Modèle de dialogue social, le pays, et en particulier la province du Québec, évite à tout prix les conflits sociaux grâce à la médiation ou une négociation en amont.
« Au Canada, la paix sociale est la règle. Les manifestations des camionneurs à Ottawa, il y a un an, ont été une exception… », confie à Entreprise & Carrières David Gray, professeur de sciences économiques à l’université d’Ottawa. En effet, la négociation est d’ordinaire de mise entre patronat et syndicats, note le professeur. Et les conflits sont souvent réglés en amont ou avec un médiateur. L’objectif ? Éviter à tout prix des grèves coûteuses, tant pour les entreprises que pour les centrales syndicales. Car le dialogue social passe essentiellement par ces dernières et l’État n’intervient que dans des cas exceptionnels.
Les Canadiens se souviennent de la grande grève des étudiants de 2012, le « printemps érable », et les plus anciens, celles, terribles, des mineurs, dans les années 1950 et 1960, mais les conflits sont rares aujourd’hui. « Du début des années 1980 jusqu’au milieu des années 2000, le nombre d’heures non travaillées en raison de grèves et de lock-out a généralement suivi une tendance à la baisse », précise Statistique Canada. Ainsi, en 1981, le nombre d’heures non travaillées en raison de conflits sociaux était de 160 pour 1 000 employés. En 2021, il n’était plus que de 10,5 pour le secteur public et de 9,7 pour le privé. Pour ce qui est de la province du Québec, le ministère du Travail relève que de 350 en 1981, le nombre de conflits a fondu à 36 en 2021. Et un seul s’éternise actuellement : celui des caissiers de la Société québécoise du cannabis, une entreprise publique, en grève depuis près de dix mois. Embauchés à un salaire de 17 dollars canadiens de l’heure, soit un quart de plus que le salaire minimum, les fonctionnaires de la marijuana plaident pour être payés au moins 20 dollars de l’heure. Le gouvernement de la province demeure totalement sourd aux doléances et les négociations sont au point mort.
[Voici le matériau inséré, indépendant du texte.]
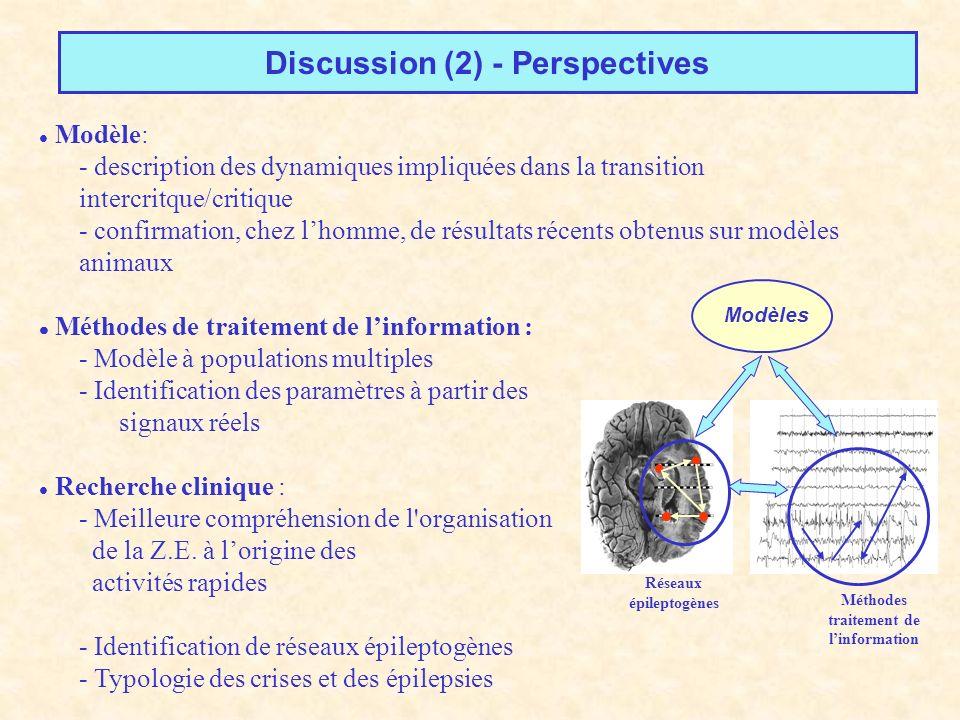 Discussion (2) - Perspectives Modèle: - description des dynamiques impliquées dans la transition intercritque/critique - confirmation, chez lhomme, de résultats récents obtenus sur modèles animaux Méthodes de traitement de linformation : - Modèle à populations multiples - Identification des paramètres à partir des signaux réels Recherche clinique : - Meilleure compréhension de l organisation de la Z.E.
De manière générale, si patronat et syndicats parviennent souvent à un accord avant d’aller jusqu’à la grève, c’est que, en particulier dans la Belle Province, les syndicats ont une puissance de feu inégalée. Le Québec affiche en effet des taux records de syndicalisation, principalement chez les femmes et les 25-54 ans, avec une moyenne, tous âges confondus, de près de 40 % de syndiqués en 2020, essentiellement dans les grands établissements publics et, dans une moindre mesure, dans le privé. Plus qu’à l’échelle nationale, donc, puisque le taux de syndicalisation est de 30 % (contre environ 10 % en France…). Le nombre de syndiqués aurait même augmenté pendant la pandémie, notamment chez les jeunes, même si les dernières statistiques sont encore mal connues.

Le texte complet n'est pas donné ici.